> **Records for this task**:
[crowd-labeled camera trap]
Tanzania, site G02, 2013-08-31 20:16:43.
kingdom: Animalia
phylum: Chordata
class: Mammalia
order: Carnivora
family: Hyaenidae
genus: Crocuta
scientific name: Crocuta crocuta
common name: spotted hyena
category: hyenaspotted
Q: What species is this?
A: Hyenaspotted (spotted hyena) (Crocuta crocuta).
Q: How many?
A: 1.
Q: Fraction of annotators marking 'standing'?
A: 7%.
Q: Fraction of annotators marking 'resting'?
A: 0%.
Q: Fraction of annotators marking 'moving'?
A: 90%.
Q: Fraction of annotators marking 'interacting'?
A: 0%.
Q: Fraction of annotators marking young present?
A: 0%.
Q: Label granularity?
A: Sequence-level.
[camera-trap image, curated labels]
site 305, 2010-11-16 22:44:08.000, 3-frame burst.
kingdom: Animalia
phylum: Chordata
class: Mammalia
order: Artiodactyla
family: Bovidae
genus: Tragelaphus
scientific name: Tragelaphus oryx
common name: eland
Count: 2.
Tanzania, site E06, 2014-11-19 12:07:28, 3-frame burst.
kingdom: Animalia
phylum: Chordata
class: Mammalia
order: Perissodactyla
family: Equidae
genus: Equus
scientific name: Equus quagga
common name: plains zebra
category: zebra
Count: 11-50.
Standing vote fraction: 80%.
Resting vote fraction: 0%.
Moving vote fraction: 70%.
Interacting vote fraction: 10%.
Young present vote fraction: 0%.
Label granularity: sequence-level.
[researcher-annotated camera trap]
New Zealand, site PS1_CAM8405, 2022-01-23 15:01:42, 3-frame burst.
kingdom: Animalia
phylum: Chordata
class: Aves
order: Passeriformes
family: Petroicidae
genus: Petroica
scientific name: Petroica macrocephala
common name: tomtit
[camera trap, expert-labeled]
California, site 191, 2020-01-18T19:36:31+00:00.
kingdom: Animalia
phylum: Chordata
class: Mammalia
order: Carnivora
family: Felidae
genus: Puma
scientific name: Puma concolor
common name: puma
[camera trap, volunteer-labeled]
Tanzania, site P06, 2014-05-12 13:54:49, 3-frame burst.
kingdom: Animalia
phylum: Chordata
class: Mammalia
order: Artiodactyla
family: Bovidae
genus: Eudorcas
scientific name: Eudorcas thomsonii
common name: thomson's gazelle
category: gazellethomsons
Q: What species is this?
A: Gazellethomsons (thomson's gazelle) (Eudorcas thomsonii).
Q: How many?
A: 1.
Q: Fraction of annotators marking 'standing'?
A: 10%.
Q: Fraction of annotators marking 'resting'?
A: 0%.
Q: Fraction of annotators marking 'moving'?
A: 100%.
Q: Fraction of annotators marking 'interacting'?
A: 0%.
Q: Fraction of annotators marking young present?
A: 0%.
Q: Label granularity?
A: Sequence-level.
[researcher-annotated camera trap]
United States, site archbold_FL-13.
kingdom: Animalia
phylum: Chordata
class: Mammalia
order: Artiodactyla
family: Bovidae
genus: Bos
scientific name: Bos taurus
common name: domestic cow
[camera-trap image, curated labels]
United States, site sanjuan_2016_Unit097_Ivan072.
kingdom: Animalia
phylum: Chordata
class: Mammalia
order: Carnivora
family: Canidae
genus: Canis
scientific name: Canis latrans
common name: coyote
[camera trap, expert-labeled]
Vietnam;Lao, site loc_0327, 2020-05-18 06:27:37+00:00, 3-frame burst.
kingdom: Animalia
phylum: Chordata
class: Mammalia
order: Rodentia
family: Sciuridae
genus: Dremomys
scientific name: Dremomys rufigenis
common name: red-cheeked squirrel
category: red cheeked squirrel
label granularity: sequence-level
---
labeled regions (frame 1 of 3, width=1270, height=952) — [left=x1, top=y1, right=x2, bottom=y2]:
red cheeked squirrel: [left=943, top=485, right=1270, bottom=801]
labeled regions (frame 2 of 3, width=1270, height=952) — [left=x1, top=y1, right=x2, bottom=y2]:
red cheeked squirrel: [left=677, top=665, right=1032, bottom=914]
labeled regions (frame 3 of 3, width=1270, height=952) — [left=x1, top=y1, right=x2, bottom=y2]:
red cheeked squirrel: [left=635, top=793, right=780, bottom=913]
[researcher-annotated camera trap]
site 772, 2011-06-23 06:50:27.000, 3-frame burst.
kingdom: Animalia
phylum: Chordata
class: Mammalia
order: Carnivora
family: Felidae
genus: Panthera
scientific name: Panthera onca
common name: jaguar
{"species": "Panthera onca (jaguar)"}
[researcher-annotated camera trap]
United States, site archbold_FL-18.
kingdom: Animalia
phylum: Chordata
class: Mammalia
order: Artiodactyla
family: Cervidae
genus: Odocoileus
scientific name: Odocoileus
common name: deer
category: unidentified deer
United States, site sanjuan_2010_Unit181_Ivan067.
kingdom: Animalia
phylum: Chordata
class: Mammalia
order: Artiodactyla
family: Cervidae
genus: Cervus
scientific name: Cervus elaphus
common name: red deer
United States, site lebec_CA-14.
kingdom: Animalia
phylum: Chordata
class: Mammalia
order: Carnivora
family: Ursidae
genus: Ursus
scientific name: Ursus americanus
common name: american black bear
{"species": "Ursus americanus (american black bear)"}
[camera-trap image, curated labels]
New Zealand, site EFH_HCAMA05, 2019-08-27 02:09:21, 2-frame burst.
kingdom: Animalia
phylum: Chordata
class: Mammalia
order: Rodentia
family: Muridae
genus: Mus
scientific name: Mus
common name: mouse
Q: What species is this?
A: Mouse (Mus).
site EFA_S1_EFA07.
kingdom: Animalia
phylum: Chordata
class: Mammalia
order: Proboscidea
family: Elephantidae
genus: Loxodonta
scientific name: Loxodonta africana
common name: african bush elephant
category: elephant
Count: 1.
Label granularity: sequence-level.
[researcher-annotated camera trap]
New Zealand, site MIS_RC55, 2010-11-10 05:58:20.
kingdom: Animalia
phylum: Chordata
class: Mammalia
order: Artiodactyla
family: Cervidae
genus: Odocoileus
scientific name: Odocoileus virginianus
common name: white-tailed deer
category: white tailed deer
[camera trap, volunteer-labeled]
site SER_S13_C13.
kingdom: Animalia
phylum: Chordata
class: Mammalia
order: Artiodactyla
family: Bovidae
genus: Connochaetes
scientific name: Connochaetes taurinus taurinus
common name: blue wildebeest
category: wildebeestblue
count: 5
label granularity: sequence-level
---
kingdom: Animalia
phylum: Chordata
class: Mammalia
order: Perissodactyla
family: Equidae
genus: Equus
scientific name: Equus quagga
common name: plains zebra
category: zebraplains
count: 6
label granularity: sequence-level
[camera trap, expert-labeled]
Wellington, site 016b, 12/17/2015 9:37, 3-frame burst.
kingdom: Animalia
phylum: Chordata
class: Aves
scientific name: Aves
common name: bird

> **Work to complete**:
For each entry above, write out an exact copy.

> **Response to this task**:
[crowd-labeled camera trap]
Tanzania, site G02, 2013-08-31 20:16:43.
kingdom: Animalia
phylum: Chordata
class: Mammalia
order: Carnivora
family: Hyaenidae
genus: Crocuta
scientific name: Crocuta crocuta
common name: spotted hyena
category: hyenaspotted
Q: What species is this?
A: Hyenaspotted (spotted hyena) (Crocuta crocuta).
Q: How many?
A: 1.
Q: Fraction of annotators marking 'standing'?
A: 7%.
Q: Fraction of annotators marking 'resting'?
A: 0%.
Q: Fraction of annotators marking 'moving'?
A: 90%.
Q: Fraction of annotators marking 'interacting'?
A: 0%.
Q: Fraction of annotators marking young present?
A: 0%.
Q: Label granularity?
A: Sequence-level.
[camera-trap image, curated labels]
site 305, 2010-11-16 22:44:08.000, 3-frame burst.
kingdom: Animalia
phylum: Chordata
class: Mammalia
order: Artiodactyla
family: Bovidae
genus: Tragelaphus
scientific name: Tragelaphus oryx
common name: eland
Count: 2.
Tanzania, site E06, 2014-11-19 12:07:28, 3-frame burst.
kingdom: Animalia
phylum: Chordata
class: Mammalia
order: Perissodactyla
family: Equidae
genus: Equus
scientific name: Equus quagga
common name: plains zebra
category: zebra
Count: 11-50.
Standing vote fraction: 80%.
Resting vote fraction: 0%.
Moving vote fraction: 70%.
Interacting vote fraction: 10%.
Young present vote fraction: 0%.
Label granularity: sequence-level.
[researcher-annotated camera trap]
New Zealand, site PS1_CAM8405, 2022-01-23 15:01:42, 3-frame burst.
kingdom: Animalia
phylum: Chordata
class: Aves
order: Passeriformes
family: Petroicidae
genus: Petroica
scientific name: Petroica macrocephala
common name: tomtit
[camera trap, expert-labeled]
California, site 191, 2020-01-18T19:36:31+00:00.
kingdom: Animalia
phylum: Chordata
class: Mammalia
order: Carnivora
family: Felidae
genus: Puma
scientific name: Puma concolor
common name: puma
[camera trap, volunteer-labeled]
Tanzania, site P06, 2014-05-12 13:54:49, 3-frame burst.
kingdom: Animalia
phylum: Chordata
class: Mammalia
order: Artiodactyla
family: Bovidae
genus: Eudorcas
scientific name: Eudorcas thomsonii
common name: thomson's gazelle
category: gazellethomsons
Q: What species is this?
A: Gazellethomsons (thomson's gazelle) (Eudorcas thomsonii).
Q: How many?
A: 1.
Q: Fraction of annotators marking 'standing'?
A: 10%.
Q: Fraction of annotators marking 'resting'?
A: 0%.
Q: Fraction of annotators marking 'moving'?
A: 100%.
Q: Fraction of annotators marking 'interacting'?
A: 0%.
Q: Fraction of annotators marking young present?
A: 0%.
Q: Label granularity?
A: Sequence-level.
[researcher-annotated camera trap]
United States, site archbold_FL-13.
kingdom: Animalia
phylum: Chordata
class: Mammalia
order: Artiodactyla
family: Bovidae
genus: Bos
scientific name: Bos taurus
common name: domestic cow
[camera-trap image, curated labels]
United States, site sanjuan_2016_Unit097_Ivan072.
kingdom: Animalia
phylum: Chordata
class: Mammalia
order: Carnivora
family: Canidae
genus: Canis
scientific name: Canis latrans
common name: coyote
[camera trap, expert-labeled]
Vietnam;Lao, site loc_0327, 2020-05-18 06:27:37+00:00, 3-frame burst.
kingdom: Animalia
phylum: Chordata
class: Mammalia
order: Rodentia
family: Sciuridae
genus: Dremomys
scientific name: Dremomys rufigenis
common name: red-cheeked squirrel
category: red cheeked squirrel
label granularity: sequence-level
---
labeled regions (frame 1 of 3, width=1270, height=952) — [left=x1, top=y1, right=x2, bottom=y2]:
red cheeked squirrel: [left=943, top=485, right=1270, bottom=801]
labeled regions (frame 2 of 3, width=1270, height=952) — [left=x1, top=y1, right=x2, bottom=y2]:
red cheeked squirrel: [left=677, top=665, right=1032, bottom=914]
labeled regions (frame 3 of 3, width=1270, height=952) — [left=x1, top=y1, right=x2, bottom=y2]:
red cheeked squirrel: [left=635, top=793, right=780, bottom=913]
[researcher-annotated camera trap]
site 772, 2011-06-23 06:50:27.000, 3-frame burst.
kingdom: Animalia
phylum: Chordata
class: Mammalia
order: Carnivora
family: Felidae
genus: Panthera
scientific name: Panthera onca
common name: jaguar
{"species": "Panthera onca (jaguar)"}
[researcher-annotated camera trap]
United States, site archbold_FL-18.
kingdom: Animalia
phylum: Chordata
class: Mammalia
order: Artiodactyla
family: Cervidae
genus: Odocoileus
scientific name: Odocoileus
common name: deer
category: unidentified deer
United States, site sanjuan_2010_Unit181_Ivan067.
kingdom: Animalia
phylum: Chordata
class: Mammalia
order: Artiodactyla
family: Cervidae
genus: Cervus
scientific name: Cervus elaphus
common name: red deer
United States, site lebec_CA-14.
kingdom: Animalia
phylum: Chordata
class: Mammalia
order: Carnivora
family: Ursidae
genus: Ursus
scientific name: Ursus americanus
common name: american black bear
{"species": "Ursus americanus (american black bear)"}
[camera-trap image, curated labels]
New Zealand, site EFH_HCAMA05, 2019-08-27 02:09:21, 2-frame burst.
kingdom: Animalia
phylum: Chordata
class: Mammalia
order: Rodentia
family: Muridae
genus: Mus
scientific name: Mus
common name: mouse
Q: What species is this?
A: Mouse (Mus).
site EFA_S1_EFA07.
kingdom: Animalia
phylum: Chordata
class: Mammalia
order: Proboscidea
family: Elephantidae
genus: Loxodonta
scientific name: Loxodonta africana
common name: african bush elephant
category: elephant
Count: 1.
Label granularity: sequence-level.
[researcher-annotated camera trap]
New Zealand, site MIS_RC55, 2010-11-10 05:58:20.
kingdom: Animalia
phylum: Chordata
class: Mammalia
order: Artiodactyla
family: Cervidae
genus: Odocoileus
scientific name: Odocoileus virginianus
common name: white-tailed deer
category: white tailed deer
[camera trap, volunteer-labeled]
site SER_S13_C13.
kingdom: Animalia
phylum: Chordata
class: Mammalia
order: Artiodactyla
family: Bovidae
genus: Connochaetes
scientific name: Connochaetes taurinus taurinus
common name: blue wildebeest
category: wildebeestblue
count: 5
label granularity: sequence-level
---
kingdom: Animalia
phylum: Chordata
class: Mammalia
order: Perissodactyla
family: Equidae
genus: Equus
scientific name: Equus quagga
common name: plains zebra
category: zebraplains
count: 6
label granularity: sequence-level
[camera trap, expert-labeled]
Wellington, site 016b, 12/17/2015 9:37, 3-frame burst.
kingdom: Animalia
phylum: Chordata
class: Aves
scientific name: Aves
common name: bird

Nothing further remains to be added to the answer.